• _WORK ITEM 1_:
In the neighbor story below, list every sport that the neighbor is said to watch.
• _WORK ITEM 2_:
Continue the neighbor story below, starting right after its last sentence.

I asked her if, beyond the occasional grocery item, there was anything she needed help with that I could do for her. I asked about laundry. “No, thank you,” she said. And then her gaze turned to the door facing the elevator. It leads to the emergency stairs and the garbage shoot. For safety reasons, the door is extremely heavy, making it hard to open. The weight of it closes it shut.
She seemed a bit uneasy but continued and finally said, “If it’s not too much bother, I may need some help with the garbage.” She sighed, a little embarrassed. “The door. It’s so heavy.”
And so we worked on devising a system all our own. To put some order to our new cooperation, I said that anytime between 10 a.m. and 6 p.m. she could just place her bags outside her door and my husband or I would go get them.
Shortly after that, we realized it was actually easier for all of us to make it specific. So I told her to put out her trash on weekdays at noon and Saturdays at 4 p.m. Still, the best way that worked out for her and for us was to have her shoot me an email to give me a heads up if she’d have a bag or two on a specific day, and would noon still be OK? We loved it. Hearing from her on an ongoing basis was wonderful.
What began as simply collecting the bags she leaves just outside her door, eventually grew into a camaraderie. We exchange emails about a variety of things. She loves sports and is an avid watcher of football, basketball, and tennis. So, I’ll usually get an excited email from her around match time. It’s hilarious because the only time we watch sports in our house is during the World Cup soccer tournament, while our quiet, octogenarian widow neighbour is very much in the know of all the teams and all the scores.

• _DATA FOR REVIEW_:

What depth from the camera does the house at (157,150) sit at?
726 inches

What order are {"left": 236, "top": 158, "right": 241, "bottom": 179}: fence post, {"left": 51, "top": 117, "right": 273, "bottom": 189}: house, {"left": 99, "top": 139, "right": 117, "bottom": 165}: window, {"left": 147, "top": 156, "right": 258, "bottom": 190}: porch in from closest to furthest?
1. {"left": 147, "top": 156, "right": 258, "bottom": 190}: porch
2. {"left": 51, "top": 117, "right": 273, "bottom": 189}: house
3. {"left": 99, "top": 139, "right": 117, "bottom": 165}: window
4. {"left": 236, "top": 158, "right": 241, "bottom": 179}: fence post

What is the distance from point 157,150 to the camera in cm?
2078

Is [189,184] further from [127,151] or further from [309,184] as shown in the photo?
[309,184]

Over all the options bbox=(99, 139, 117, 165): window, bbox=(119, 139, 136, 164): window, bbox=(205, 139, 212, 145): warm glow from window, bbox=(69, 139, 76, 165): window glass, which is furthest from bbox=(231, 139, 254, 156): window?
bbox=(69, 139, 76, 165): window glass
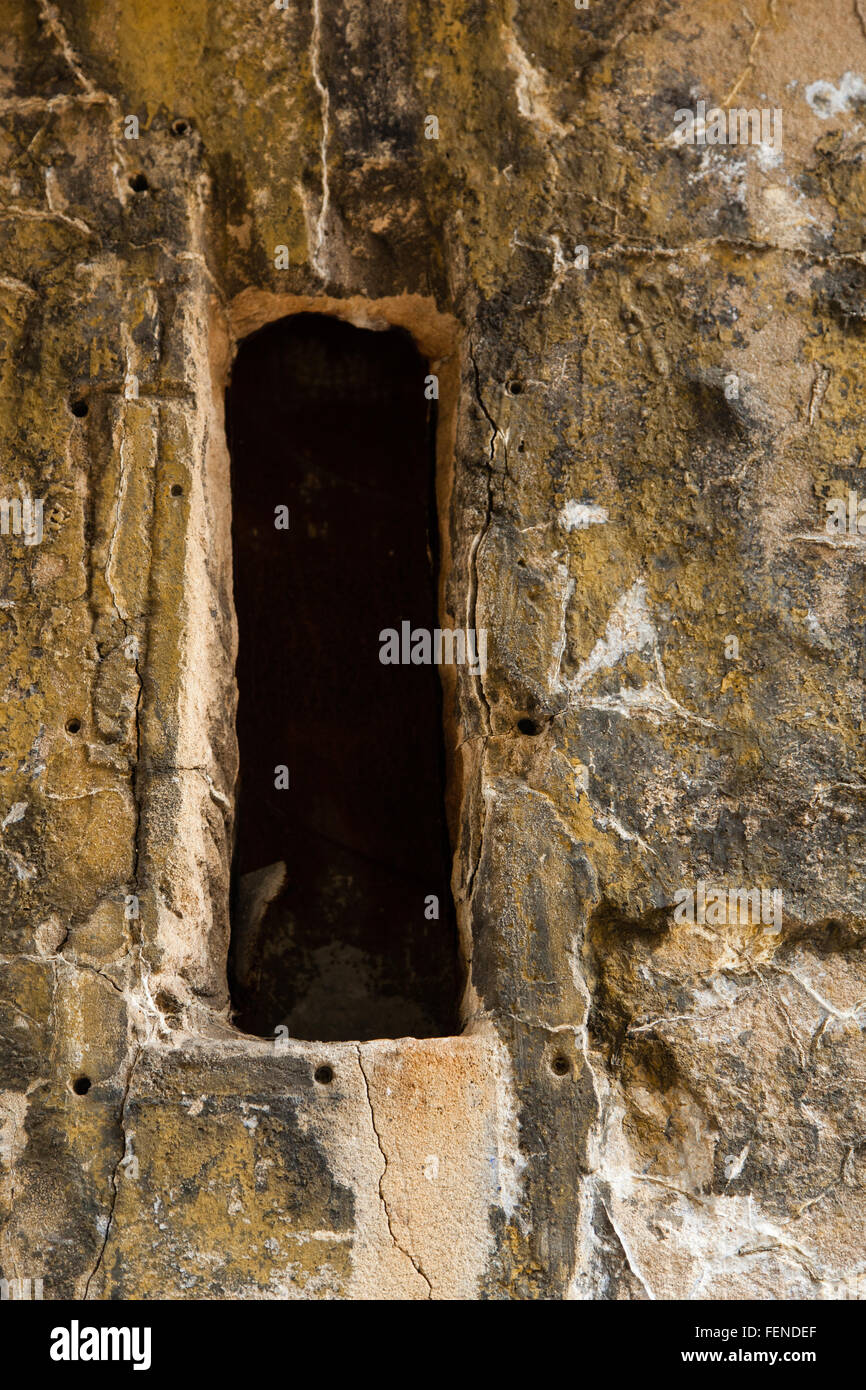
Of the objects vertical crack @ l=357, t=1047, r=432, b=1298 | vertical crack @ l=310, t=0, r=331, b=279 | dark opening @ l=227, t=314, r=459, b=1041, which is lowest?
vertical crack @ l=357, t=1047, r=432, b=1298

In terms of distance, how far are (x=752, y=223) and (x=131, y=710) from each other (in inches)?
63.2

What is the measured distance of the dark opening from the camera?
8.71 ft

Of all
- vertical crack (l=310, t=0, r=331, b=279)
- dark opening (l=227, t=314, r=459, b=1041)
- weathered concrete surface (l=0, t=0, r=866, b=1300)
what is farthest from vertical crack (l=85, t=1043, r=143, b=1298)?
vertical crack (l=310, t=0, r=331, b=279)

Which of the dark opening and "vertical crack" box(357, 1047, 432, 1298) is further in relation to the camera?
the dark opening

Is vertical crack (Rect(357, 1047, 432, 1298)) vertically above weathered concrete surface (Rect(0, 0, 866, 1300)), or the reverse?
weathered concrete surface (Rect(0, 0, 866, 1300))

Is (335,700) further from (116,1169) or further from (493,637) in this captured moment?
(116,1169)

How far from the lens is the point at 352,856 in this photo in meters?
2.72

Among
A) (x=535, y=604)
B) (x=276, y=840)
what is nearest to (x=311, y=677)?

• _ANSWER SPACE 1_:
Football, basketball, tennis

• _ANSWER SPACE 2_:
Selah.
The ongoing hustle and speed of life in a city, with things to do and people to see, doesn’t cater well to interruptions. Only when a world crisis forced us to halt our “normal” rhythm, did I stop long enough to recognize I didn’t know how to pause. The forced disruption caused my new friend to have new needs added to the ones she’d become self-sufficient enough to manage. We both needed to learn to ask for and give help. Pause helped us both learn.
I needed her need for help as much as she needed our assistance. I needed her presence in my life, her stories, her life to be part of mine. In that coming together of small everyday needs, the God of the universe manifests his holy presence. We become his hands and feet, yes. But he also meets us in the eyes of a stranger, now more friend than neighbour.
The word selah, appearing more than 70 times in the psalms, is said to be a musical notation. It is found tucked several times in the middle and throughout many psalms. It’s a Hebrew term meaning “to lift or exult,” meant to call the reader to pause and meditate on God. To worship. The word produces an intermission between stanzas as one reads through a psalm.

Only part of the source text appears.